Psycho: A Narrative for String Orchestra
About this Piece
“To orchestrate is like a thumbprint. I can’t understand having someone else do it. It would be like someone putting color to your paintings.”
Musically precocious, Bernard Herrmann (b. 1911, New York City; d.1975, North Hollywood) won a composition prize at age 13, founded his own orchestra at age 20, and joined CBS as a staff conductor three years later, eventually becoming Chief Conductor of the CBS Symphony Orchestra. Through his work at CBS, he met Orson Welles, writing or arranging music for Welles’ radio programs, and then following Welles into films; Citizen Kane was his first film score. Herrmann’s most famous relationship was with Alfred Hitchcock, for whom he scored seven films. His only Academy Award, however, came for William Dieterle’s The Devil and Daniel Webster. He was widely acclaimed for distinctive orchestration, such as the use of theremins in The Day the Earth Stood Still, or the string scoring for Psycho.
Herrmann’s use of orchestral color was never more ingenious than in this legendary, much-imitated score, written in 1960 for string orchestra only, in which he created what he called a “black and white sound” to mirror Psycho’s stark, black and white images.

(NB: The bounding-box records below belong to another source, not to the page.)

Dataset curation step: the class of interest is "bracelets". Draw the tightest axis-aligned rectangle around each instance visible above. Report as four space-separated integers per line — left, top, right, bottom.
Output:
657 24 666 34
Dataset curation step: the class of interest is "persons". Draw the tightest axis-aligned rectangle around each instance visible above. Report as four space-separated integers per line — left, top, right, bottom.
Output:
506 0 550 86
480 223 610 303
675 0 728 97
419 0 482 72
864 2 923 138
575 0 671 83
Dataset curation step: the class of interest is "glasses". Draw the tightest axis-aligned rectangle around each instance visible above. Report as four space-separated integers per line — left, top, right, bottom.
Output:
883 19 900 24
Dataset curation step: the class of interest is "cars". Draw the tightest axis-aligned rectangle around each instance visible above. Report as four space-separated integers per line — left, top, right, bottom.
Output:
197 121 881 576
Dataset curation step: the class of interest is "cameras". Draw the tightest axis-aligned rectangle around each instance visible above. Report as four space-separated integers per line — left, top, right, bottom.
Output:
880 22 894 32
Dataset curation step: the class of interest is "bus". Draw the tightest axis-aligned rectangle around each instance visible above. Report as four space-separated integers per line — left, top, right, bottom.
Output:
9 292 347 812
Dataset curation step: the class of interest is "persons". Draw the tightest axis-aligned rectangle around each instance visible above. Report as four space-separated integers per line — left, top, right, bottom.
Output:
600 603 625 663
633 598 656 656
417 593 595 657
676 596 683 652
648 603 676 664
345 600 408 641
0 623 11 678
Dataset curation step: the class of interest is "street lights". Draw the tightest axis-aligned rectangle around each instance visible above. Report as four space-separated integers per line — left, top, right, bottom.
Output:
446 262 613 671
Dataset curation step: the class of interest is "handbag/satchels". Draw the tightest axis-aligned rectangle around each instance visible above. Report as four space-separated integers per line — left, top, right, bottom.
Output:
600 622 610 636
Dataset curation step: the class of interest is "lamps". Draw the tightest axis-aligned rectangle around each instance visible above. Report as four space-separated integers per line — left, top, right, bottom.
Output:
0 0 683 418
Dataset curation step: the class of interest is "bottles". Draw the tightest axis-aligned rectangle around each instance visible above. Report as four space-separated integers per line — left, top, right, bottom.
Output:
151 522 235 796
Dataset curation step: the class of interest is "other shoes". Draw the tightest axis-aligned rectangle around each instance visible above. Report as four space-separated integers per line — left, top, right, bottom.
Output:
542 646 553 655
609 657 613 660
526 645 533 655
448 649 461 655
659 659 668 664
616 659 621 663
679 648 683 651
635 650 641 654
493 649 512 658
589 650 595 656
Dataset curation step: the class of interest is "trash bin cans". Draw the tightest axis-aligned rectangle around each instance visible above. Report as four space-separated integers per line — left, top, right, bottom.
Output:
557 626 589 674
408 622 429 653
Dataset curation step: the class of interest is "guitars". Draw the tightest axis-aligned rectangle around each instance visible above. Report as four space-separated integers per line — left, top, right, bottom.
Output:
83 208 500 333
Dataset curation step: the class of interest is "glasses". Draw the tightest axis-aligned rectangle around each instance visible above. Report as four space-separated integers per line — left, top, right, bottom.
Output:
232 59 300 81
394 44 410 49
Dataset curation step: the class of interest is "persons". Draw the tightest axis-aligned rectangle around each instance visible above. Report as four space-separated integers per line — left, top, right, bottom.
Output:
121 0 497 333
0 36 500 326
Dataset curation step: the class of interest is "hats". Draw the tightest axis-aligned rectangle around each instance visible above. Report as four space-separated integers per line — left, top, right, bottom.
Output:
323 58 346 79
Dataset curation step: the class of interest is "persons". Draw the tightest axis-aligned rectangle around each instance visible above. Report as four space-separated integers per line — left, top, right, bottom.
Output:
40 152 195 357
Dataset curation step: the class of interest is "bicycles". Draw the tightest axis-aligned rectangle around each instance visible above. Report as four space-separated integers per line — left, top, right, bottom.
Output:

Originally, Hitchcock requested that no music be written for the shower murder of Marion Crane (Janet Leigh). Ever true to his own instincts, Herrmann ignored his employer, believing the sequence needed scoring for full impact. According to the composer, at the recording session Hitchcock listened with approval to the score, then expressed regret that he had asked for no music during the shower scene. A beaming Herrmann confessed that he had written something anyway—would Hitch like to hear it? The director listened to the cue, and immediately overruled his own “improper suggestion.”
For decades, film theorists have analyzed the multiple meanings suggested by Herrmann’s shrieking violins, which have been said to reflect the stabbing knife, Marion’s screams, even bird cries that may be a clue to Marion’s killer (taxidermist Norman Bates, who fills his office with dead birds). When asked what he had intended to convey, Herrmann replied with a single word: “Terror.”—Adapted from notes by Steven C. Smith, author of A Heart at Fire’s Center: The Life and Music of Bernard Herrmann (University of California Press, 1991) and a recipient of the Deems Taylor Award for writing on music.